Sabato 7 aprile, dalle ore 8 alle 14, i migliori studenti degli Alberghieri del Lazio, futuri chef e maître, sono stati impegnati nella preparazione di piatti realizzati con prodotti tipici del territorio, che hanno dovuto poi esporre e  presentare con un vino in abbinamento (il Bianco Chardonnay “Zio Carlo” prodotto dalla Tenuta Tre Cancelli).
A coordinare l’iniziativa  il Prof. Renato D’Aloia, Docente di Ricevimento e Accoglienza Turistica dell’Istituto di via Federici.
“Siamo orgogliosi di ospitare questa prestigiosa competizione – ha affermato la Prof.ssa Valeria Mollo, Vicepreside dell’Alberghiero di Ladispoli – che dimostra gli ottimi risultati di una sinergia efficace fra il mondo della formazione e quello delle realtà imprenditoriali di successo del territorio”.

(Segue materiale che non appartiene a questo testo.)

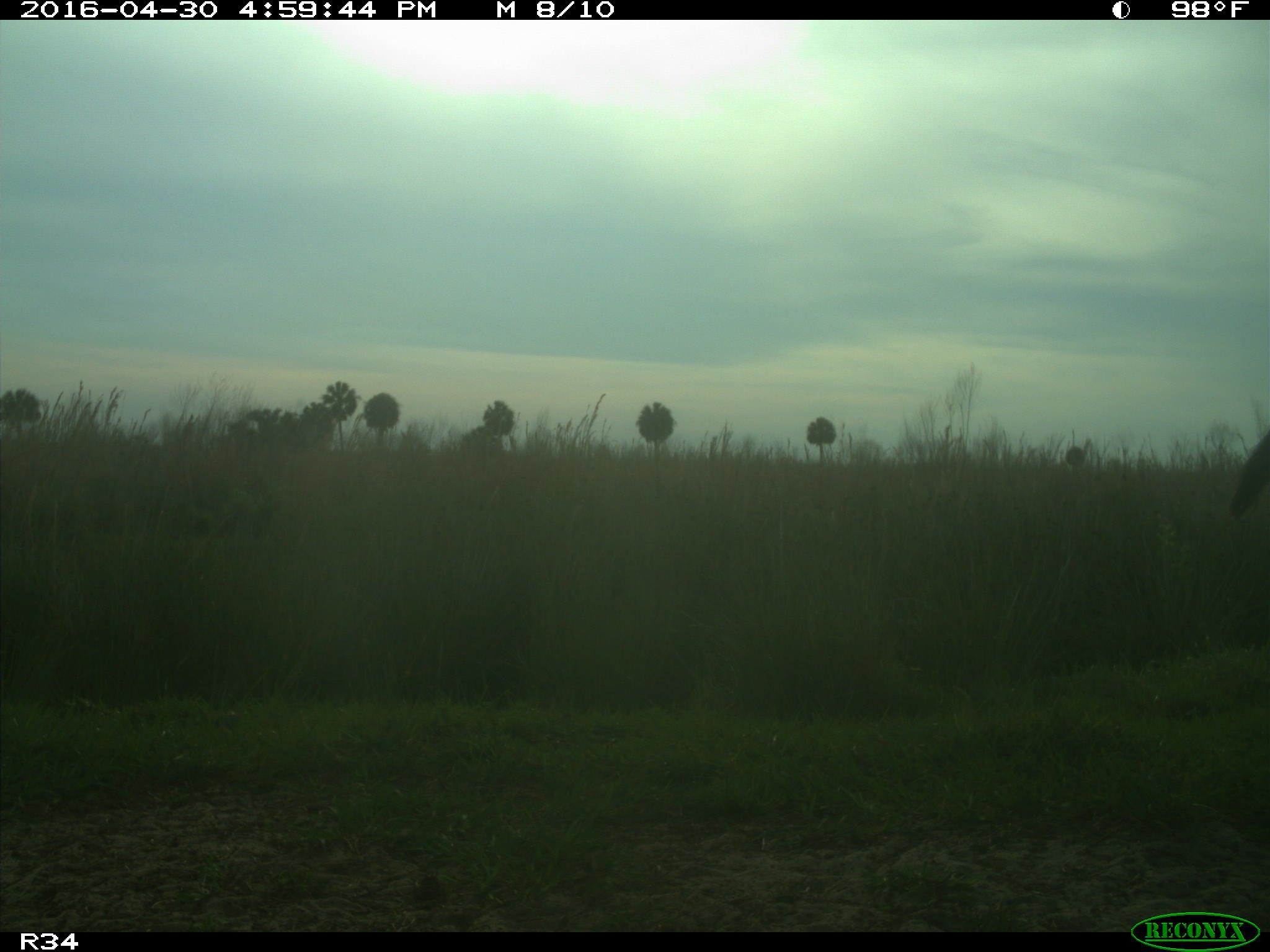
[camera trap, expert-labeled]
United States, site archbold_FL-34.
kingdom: Animalia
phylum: Chordata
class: Mammalia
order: Artiodactyla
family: Bovidae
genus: Bos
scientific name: Bos taurus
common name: domestic cow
Bos taurus (domestic cow).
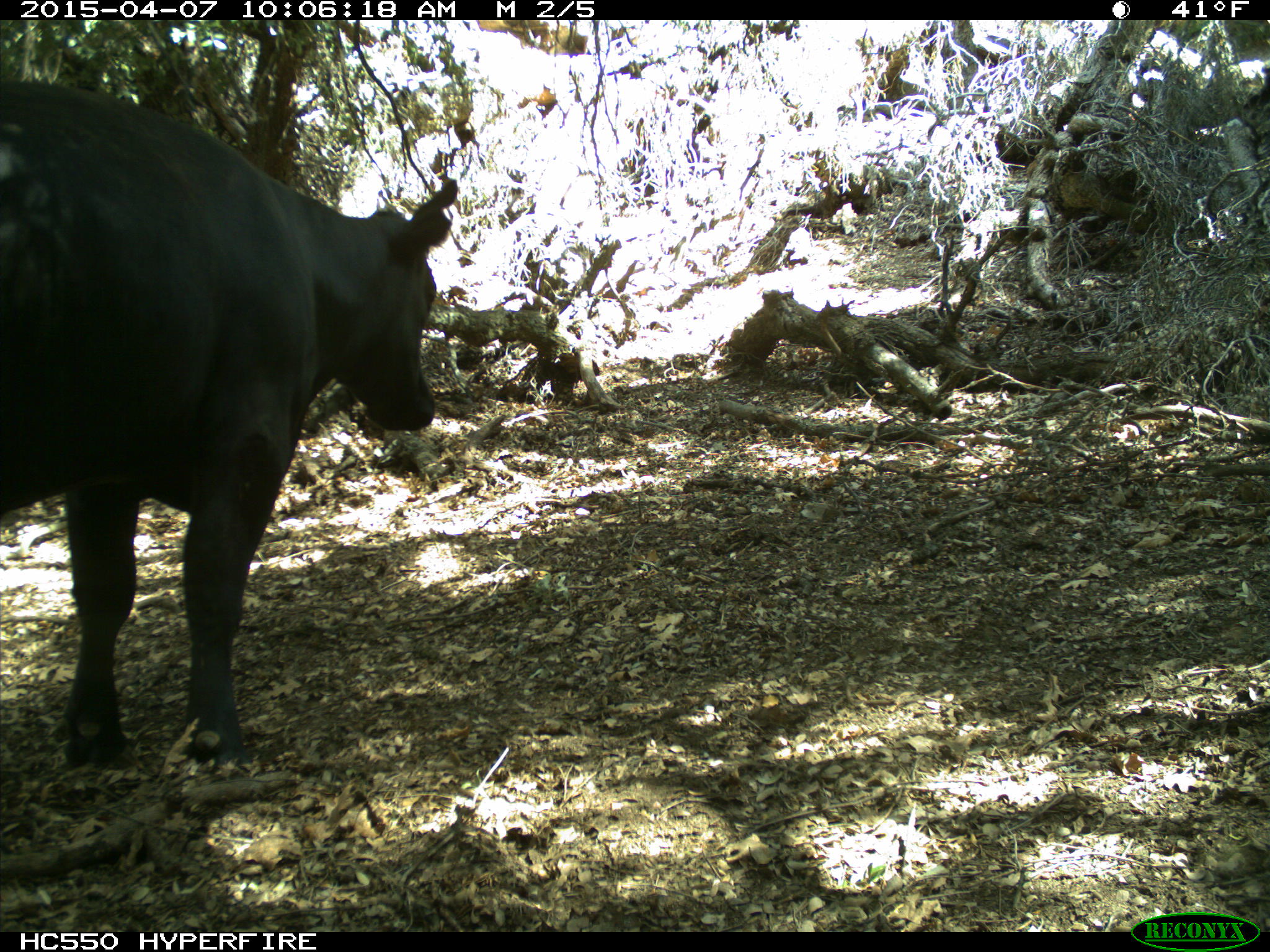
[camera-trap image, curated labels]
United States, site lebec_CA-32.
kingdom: Animalia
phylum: Chordata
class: Mammalia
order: Artiodactyla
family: Bovidae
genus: Bos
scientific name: Bos taurus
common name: domestic cow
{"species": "Bos taurus (domestic cow)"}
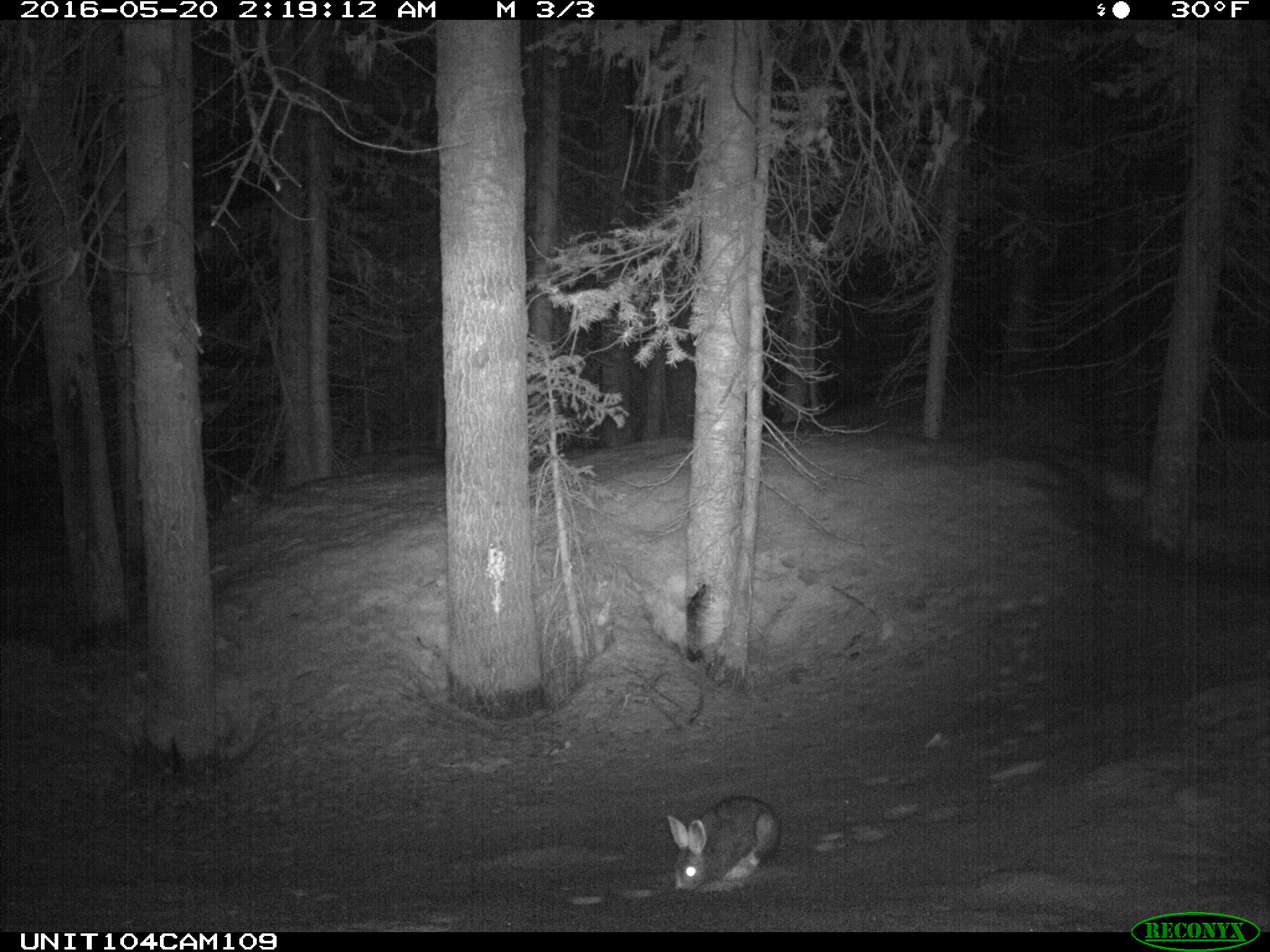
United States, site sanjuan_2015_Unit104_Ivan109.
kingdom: Animalia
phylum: Chordata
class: Mammalia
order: Lagomorpha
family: Leporidae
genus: Lepus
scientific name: Lepus americanus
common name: snowshoe hare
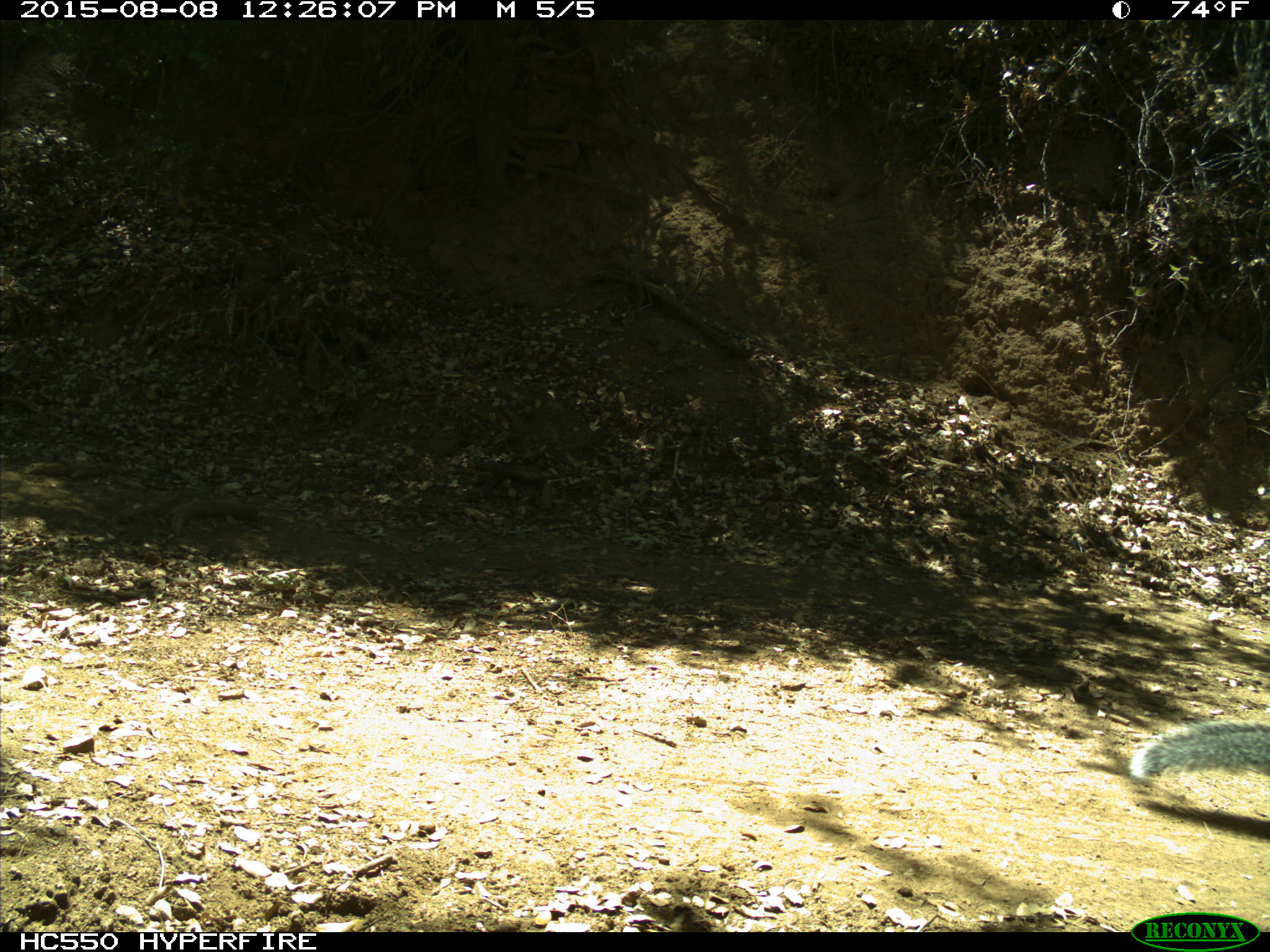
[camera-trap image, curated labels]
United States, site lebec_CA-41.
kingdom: Animalia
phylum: Chordata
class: Mammalia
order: Rodentia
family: Sciuridae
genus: Sciurus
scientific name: Sciurus carolinensis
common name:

“L’Istituto Alberghiero rappresenta da sempre un punto di riferimento per la comunità di Ladispoli. – ha aggiunto la Prof.ssa Sara Leonardi, Docente di Economia e Gestione delle Aziende Ristorative e Fiduciaria dell’Istituto di via Federici – E’ nostro dovere di educatori valorizzare e far conoscere agli studenti le realtà produttive locali, soprattutto quelle che hanno contribuito a scrivere la storia del territorio, mettendo al centro i temi dell’ecosostenibilità, della cultura alimentare e ambientale”.

Era il 1927 l’anno in cui nacque Carlo De Rinaldis che, non ancora ventenne, emigrò dalla Puglia natìa, per arrivare nel Lazio, dove cominciò a lavorare come bracciante.
Di lì a poco, nel 1951, sarebbe cominciata quella riforma agraria, condotta dall’Ente Maremma, che portò alla progressiva scomparsa dei latifondi e alla costituzione di 2844 unità produttive, poderi di varie dimensioni che furono distribuiti alle famiglie contadine. Insieme al paesaggio, cambiarono i destini di migliaia di persone.
Dall’operosità e dalla tenacia di Carlo De Rinaldis, nacque l’azienda “Tenuta Tre Cancelli”, una realtà imprenditoriale che è stata capace di crescere negli anni, interpretando nel migliore dei modi l’anima più profonda del territorio cerite, “dove il tempo – sottolineano dalla Cantina – ha magicamente trasformato lava e nerofumo in ricche falde vulcaniche coperte da brillanti colori e profumi inebrianti”.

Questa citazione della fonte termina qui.